= Given text =
Finding out I had cancer and needed lots of treatment was difficult to take and a lot to absorb. First there was surgery, then months of chemotherapy. It was painful both physically and emotionally, but nothing prepared me for my loss of hair. You'd think that compared to the more serious aspects of having ovarian cancer, vanity and hair wouldn't matter as much. You'd think that it would seem tiny in comparison. But that wasn't how it was with me, and I suspect many others.

Losing one's hair is sort of the "straw that breaks the camel's back.” Looking as lousy as I felt and feeling sorry for myself sort of all came together the day I saw that first brush full of hair. Winter and the cold weather was coming on fast, so I kept what I had for as long as I could, then resigned myself to a trendy little wig. I faced it, overcame it and did the best I could. I realized that, for now at least, I would live without my usual look. That should be the end of my tale.

It was the thoughtless remarks that annoyed me as much as losing my own hair! Several people asked me whether I was going to shave my head. These were women who had never taken chemotherapy drugs or dealt with this dilemma of unwanted hair shedding. Since I hadn't indicated I was going to take my hair off, why should anyone ask? Also, my hair loss wasn't just an emotional problem, it was painful. My scalp hurt and felt sore, so I had to keep a soft flannel hat on most of the time.

I see it now as just another bump in the road of my healing process of several years ago -- a side effect of the medicines I took. My hair grew back and, like so many others, I got over the pain. But I could have done without the insensitive comments which added more angst to my situation. Cancer did make me rather thin-skinned. It's easy to get upset when you’re already on edge. Let's think before we speak, before offering unsolicited advice or questions to those who are hurt and dealing with cancer. Let's be gentle (and thoughtful!) with the remarks.

= Recorded data =
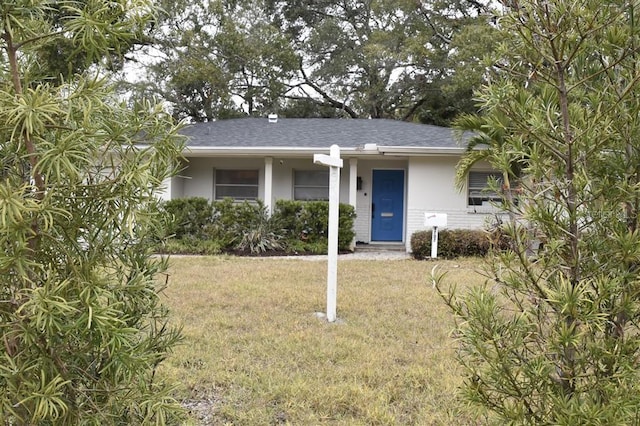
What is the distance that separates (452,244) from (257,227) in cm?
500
--
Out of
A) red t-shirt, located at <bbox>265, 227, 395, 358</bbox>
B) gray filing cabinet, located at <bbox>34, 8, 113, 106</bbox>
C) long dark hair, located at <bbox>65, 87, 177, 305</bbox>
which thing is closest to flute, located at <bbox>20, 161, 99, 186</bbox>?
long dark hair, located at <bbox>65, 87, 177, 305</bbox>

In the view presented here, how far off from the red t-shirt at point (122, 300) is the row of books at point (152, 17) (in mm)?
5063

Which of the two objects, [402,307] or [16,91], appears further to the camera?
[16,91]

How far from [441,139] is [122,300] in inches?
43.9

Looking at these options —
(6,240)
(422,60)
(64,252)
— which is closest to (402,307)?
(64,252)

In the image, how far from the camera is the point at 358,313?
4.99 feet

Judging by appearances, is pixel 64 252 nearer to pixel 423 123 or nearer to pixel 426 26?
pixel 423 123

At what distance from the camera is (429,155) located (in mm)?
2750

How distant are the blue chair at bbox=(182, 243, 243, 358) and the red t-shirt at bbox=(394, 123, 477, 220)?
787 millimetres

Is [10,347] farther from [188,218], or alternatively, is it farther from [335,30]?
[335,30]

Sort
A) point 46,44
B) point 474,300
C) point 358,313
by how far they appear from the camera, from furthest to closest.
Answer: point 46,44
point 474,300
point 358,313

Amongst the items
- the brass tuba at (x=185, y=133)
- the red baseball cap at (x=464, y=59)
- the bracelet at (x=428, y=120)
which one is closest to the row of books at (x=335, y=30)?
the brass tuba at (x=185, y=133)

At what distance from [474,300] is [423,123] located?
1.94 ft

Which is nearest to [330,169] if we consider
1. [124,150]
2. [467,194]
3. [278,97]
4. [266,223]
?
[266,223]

= What needs to be done =
Reproduce the passage from the hair-loss text above, between "Losing one's hair" and "of my tale.", inclusive.

= Task solution =
Losing one's hair is sort of the "straw that breaks the camel's back.” Looking as lousy as I felt and feeling sorry for myself sort of all came together the day I saw that first brush full of hair. Winter and the cold weather was coming on fast, so I kept what I had for as long as I could, then resigned myself to a trendy little wig. I faced it, overcame it and did the best I could. I realized that, for now at least, I would live without my usual look. That should be the end of my tale.